Hell on earth: The earthquake in Haiti
Why the outside world—and especially the United States—must respond
The Economist | Jan 14th 2010
EARTHQUAKES can be measured and mapped, but it will be days and perhaps weeks before the scale of the human suffering unleashed on Haiti this week by the collision of the Caribbean and North American plates can be known. The pictures reaching the outside world are horrific and heart-rending: whole districts reduced to dust; the trapped, the dead, the wounded, the dazed, in their hundreds and thousands, jumbled together in the rubble and in the streets. The hope is that many more people than expected have survived. The fear is that it turns out to be the worst natural disaster since the Kashmir earthquake of 2005, when 86,000 died, or even the Indian Ocean tsunami of 2004 that killed 230,000.
Haiti is unusually ill-equipped to cope. That is partly because the earthquake struck the capital, Port-au-Prince, knocking out such institutions as the country possessed. The devastation included the parliament, the cathedral, the only two fire stations, hospitals and schools, the tax office, the prison and the headquarters of the United Nations mission, which had been trying to build a nation out of a failed state (see article). So Haitians are almost entirely dependent on what the outside world can do. The priority in the coming hours must be rescue, medical care and emergency feeding. It helps that the airport is just about open, and that Haiti is close to the United States.
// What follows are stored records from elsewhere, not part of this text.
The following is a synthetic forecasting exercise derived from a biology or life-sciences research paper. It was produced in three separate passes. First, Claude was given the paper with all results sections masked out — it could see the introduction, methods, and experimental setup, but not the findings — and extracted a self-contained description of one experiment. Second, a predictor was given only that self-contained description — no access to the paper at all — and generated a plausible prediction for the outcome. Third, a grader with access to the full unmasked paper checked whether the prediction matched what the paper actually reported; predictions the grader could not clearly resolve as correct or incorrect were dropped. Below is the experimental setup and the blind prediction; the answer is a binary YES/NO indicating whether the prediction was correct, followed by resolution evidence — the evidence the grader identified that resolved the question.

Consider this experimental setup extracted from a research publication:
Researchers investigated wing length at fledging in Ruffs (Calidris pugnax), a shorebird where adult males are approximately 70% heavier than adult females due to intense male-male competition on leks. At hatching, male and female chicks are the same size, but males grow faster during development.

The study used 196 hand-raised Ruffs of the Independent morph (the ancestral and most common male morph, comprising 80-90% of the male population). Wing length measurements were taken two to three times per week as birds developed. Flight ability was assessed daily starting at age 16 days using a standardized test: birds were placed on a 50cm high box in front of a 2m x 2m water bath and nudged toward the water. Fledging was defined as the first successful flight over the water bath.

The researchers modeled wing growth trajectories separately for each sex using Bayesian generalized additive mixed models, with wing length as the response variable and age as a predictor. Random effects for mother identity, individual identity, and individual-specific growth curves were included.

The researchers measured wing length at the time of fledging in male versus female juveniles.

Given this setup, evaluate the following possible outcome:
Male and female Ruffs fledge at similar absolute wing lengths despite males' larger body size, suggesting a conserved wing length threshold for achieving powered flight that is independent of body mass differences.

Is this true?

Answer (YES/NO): NO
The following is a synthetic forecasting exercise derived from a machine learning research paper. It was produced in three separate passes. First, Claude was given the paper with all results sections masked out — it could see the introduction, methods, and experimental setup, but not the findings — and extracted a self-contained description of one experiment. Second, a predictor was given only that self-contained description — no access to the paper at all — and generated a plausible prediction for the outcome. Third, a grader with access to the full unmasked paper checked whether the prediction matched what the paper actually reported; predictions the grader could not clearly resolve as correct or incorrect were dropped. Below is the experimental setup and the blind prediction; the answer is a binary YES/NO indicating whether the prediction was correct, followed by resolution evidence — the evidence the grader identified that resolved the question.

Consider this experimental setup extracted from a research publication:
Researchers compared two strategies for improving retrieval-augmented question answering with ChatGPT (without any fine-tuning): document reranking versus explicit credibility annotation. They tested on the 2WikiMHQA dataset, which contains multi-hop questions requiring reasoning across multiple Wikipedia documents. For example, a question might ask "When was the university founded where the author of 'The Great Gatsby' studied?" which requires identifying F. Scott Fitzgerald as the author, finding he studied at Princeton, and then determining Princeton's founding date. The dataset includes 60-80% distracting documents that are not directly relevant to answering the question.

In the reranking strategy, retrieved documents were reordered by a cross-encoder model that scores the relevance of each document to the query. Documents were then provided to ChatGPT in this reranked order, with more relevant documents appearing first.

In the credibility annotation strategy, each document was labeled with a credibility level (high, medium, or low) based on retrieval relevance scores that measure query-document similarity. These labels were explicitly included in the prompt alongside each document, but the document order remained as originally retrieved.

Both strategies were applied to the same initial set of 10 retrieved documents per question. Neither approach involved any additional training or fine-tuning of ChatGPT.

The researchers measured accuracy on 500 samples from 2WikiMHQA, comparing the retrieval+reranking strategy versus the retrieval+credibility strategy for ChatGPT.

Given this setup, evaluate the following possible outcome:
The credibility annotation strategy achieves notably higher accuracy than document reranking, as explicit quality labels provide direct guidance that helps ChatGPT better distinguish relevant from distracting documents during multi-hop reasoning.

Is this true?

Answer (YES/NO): NO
But Haiti’s vulnerability—and hence its suffering—is not just an act of God. The poorer, more crowded third of the island of Hispaniola, it was once the heart of the world’s richest sugar colony, providing France with a quarter of its wealth in the late 18th century. That wealth came from 700,000 African slaves who made up 85% of the population. Their war for freedom brought independence in 1804. But the legacy of slavery has scarred Haiti ever since. It is a place of subsistence farming, where four-fifths are poor and a few are very rich. Long misgoverned, it was meddled in by the United States, often with the best of intentions but the worst of outcomes. The latest outside intervention came in 2004 with the ousting of Jean-Bertrand Aristide, an elected president turned despot. Since then, under the care of the UN, Haiti made modest progress. A Brazilian-led peacekeeping mission brought a fragile security. At a cruel stroke, nature has now undone all this.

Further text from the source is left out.